◆ EXERCISE:
Starting at the top line and ending at the bottom one, repeat the entries exactly and drop every picture.

*** DATASET RECORDS Section Begins ***

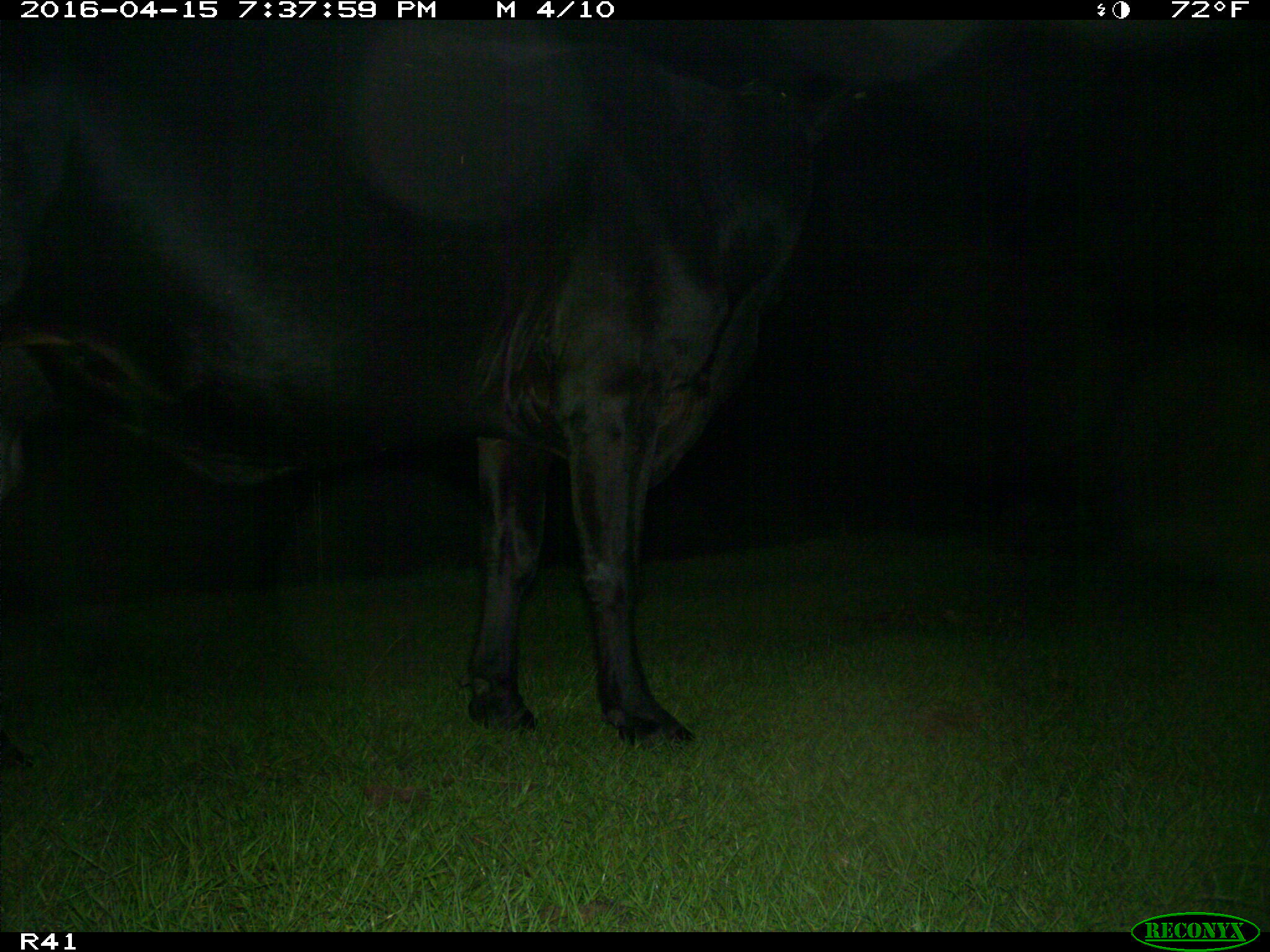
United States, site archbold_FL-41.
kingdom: Animalia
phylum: Chordata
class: Mammalia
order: Artiodactyla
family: Bovidae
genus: Bos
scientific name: Bos taurus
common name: domestic cow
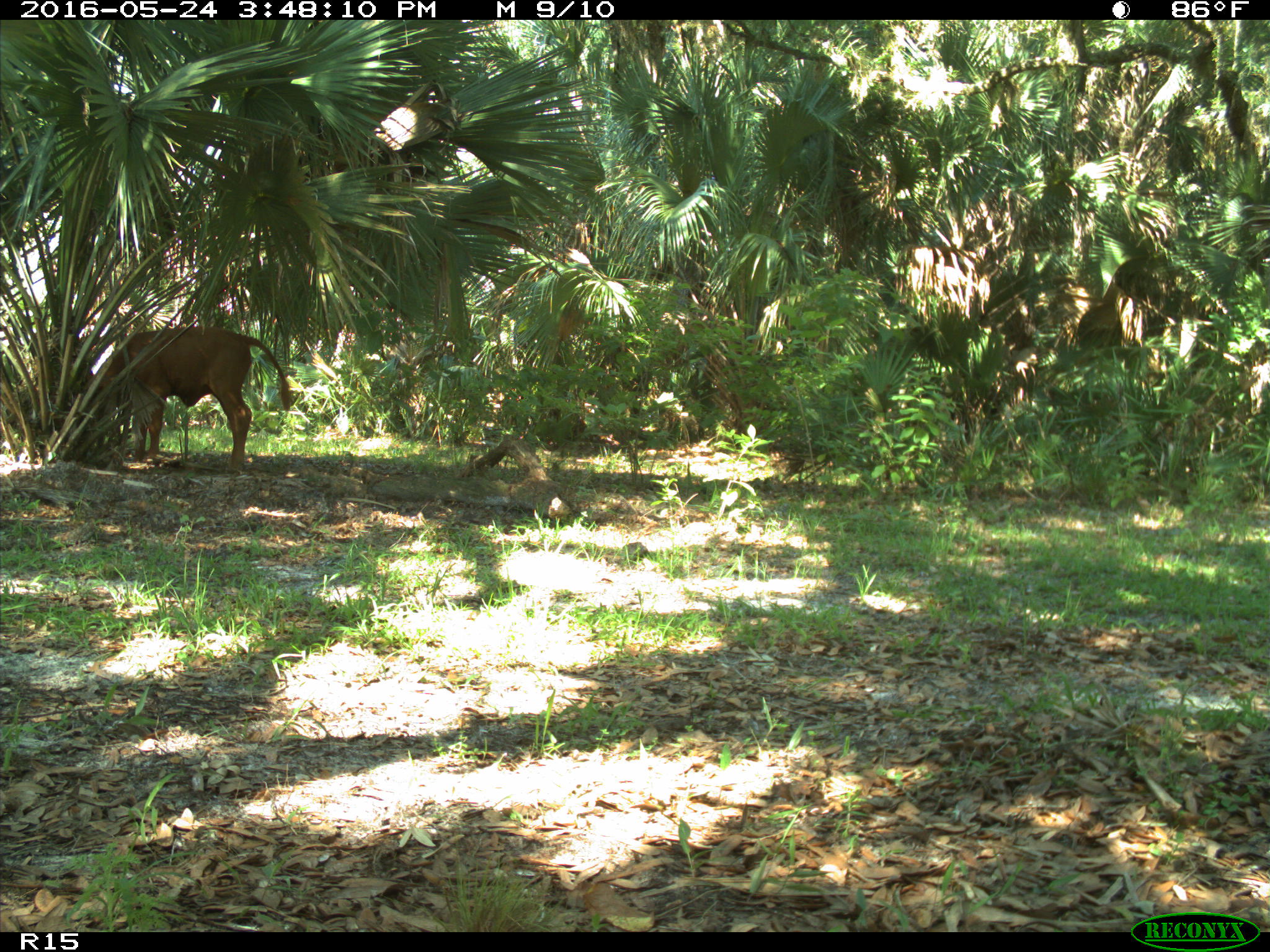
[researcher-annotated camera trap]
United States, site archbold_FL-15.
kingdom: Animalia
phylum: Chordata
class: Mammalia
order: Artiodactyla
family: Bovidae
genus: Bos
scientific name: Bos taurus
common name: domestic cow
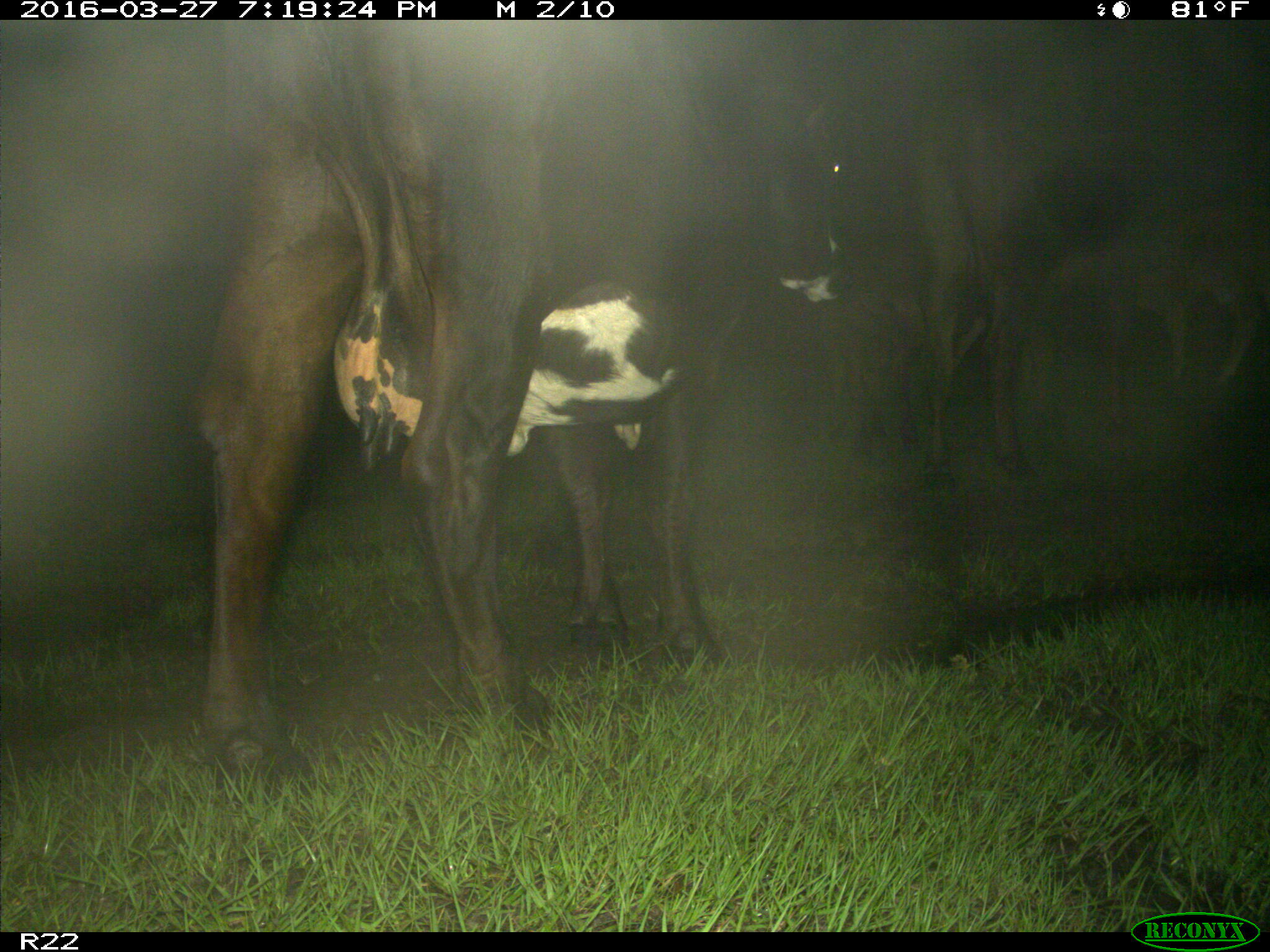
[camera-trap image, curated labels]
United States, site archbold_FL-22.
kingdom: Animalia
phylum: Chordata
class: Mammalia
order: Artiodactyla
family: Bovidae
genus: Bos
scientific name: Bos taurus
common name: domestic cow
Bos taurus (domestic cow).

*** DATASET RECORDS Section Ends ***

◆ REPLY TO THE TASK:
United States, site archbold_FL-41.
kingdom: Animalia
phylum: Chordata
class: Mammalia
order: Artiodactyla
family: Bovidae
genus: Bos
scientific name: Bos taurus
common name: domestic cow
[researcher-annotated camera trap]
United States, site archbold_FL-15.
kingdom: Animalia
phylum: Chordata
class: Mammalia
order: Artiodactyla
family: Bovidae
genus: Bos
scientific name: Bos taurus
common name: domestic cow
[camera-trap image, curated labels]
United States, site archbold_FL-22.
kingdom: Animalia
phylum: Chordata
class: Mammalia
order: Artiodactyla
family: Bovidae
genus: Bos
scientific name: Bos taurus
common name: domestic cow
Bos taurus (domestic cow).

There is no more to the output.